Tuesday, July 15, 2014

Boot Cut Heaven Pants for Dolls

I tested another doll pattern, and I am officially in love!

This time I used a red and pink abstract designed fat quarter to sew the Boot Cut Heaven by Amy Sue Adams of Made for Dolls. 

This pattern is a doll pants pattern with real inset pockets! OMG! You can put stuff in the pockets!!

The thing I love about Made for Dolls patterns is that the pieces fit together like a dream!

I have a strange story to go with these pants. I had cut the pants, and I was sitting down to sew by sunlight. I pinned my pocket facing and began to sew. I was wondering why the piece didn't fit perfectly together. Well, guess what? I had sewn the pocket facing to the crotch of the pants! Lol. 

Well as I was picking the seam, the the light bulb on my sewing machine flickered and went out. I thought, Well I had better learn to change the bulb. At least, I can keep sewing! Well my son went to turn on the light and NO POWER AT ALL! It was out until after midnight. 

Saturday, I got up and got ready to finish the pants. Got almost done and realized I needed the right sized elastic. Well, someone had stolen my tire and lug nuts off my car!! No shopping today!

Anyhow, here is the pattern as much as I have completed. I will be adding elastic after I get my tire fixed so I can get to the store. 

Anyhow, here are the pants! 

And I love doing pockets. Look! My topstitching is getting better!!

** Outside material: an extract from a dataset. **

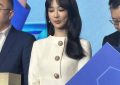 杨紫33岁瘦下来后大变样！穿白裙子胶原蛋白满满，美得不像话！缩略图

When I posted in the sewing group, I was told how cute it would be to make a triangle scarf and fringe bag for the doll! I could totally dress the doll like the girls in the Disney Channel Original Movie The Color of Friendship. (I absolutely LOVE that movie! If you haven't seen it, check it out next February! I insist!)

If you love this pattern, you can buy it from her Craftsy shop:

I will update this post when I get elastic!

I thought I should mention that I tested this pattern and so it was free for me, but my opinions are still my own. I really do think these pants are cute!!

Stars and Stripes Dress and Tunic for Dolls

I think I have found a new love in sewing doll clothes! I had the opportunity to test the Stars and Stripes pattern from Amy Sue Adams of Made for Dolls. 

This pattern offers two dress options and a peplum tunic option, all of which include a fully lined bodice and a Velcro closure in the back. 

I made the tea length version which I made from a fat quarter that I got for a dollar at Joann's. The cotton pressed beautifully and the dress came out just so cute!  

Check out my chocolate paisley Stars and Stripes Tea Length Dress for 18 inch dolls! I am so proud of it!

I can't find any of my American Girl dolls, but the photos with the listing are just so darling! You should check them out!

I can see doing doll dresses to match the little girl dresses using the Cottage Mama Party Dress! It would be so cute!

If you think this pattern is cute and see all the possibility that it offers, you can purchase it from the Made for Dolls Craftsy shop:

Below are some links you may find helpful. 

I thought I should mention that I tested this pattern and so it was free for me, but my opinions are still my own. I really do think this dress is cute!!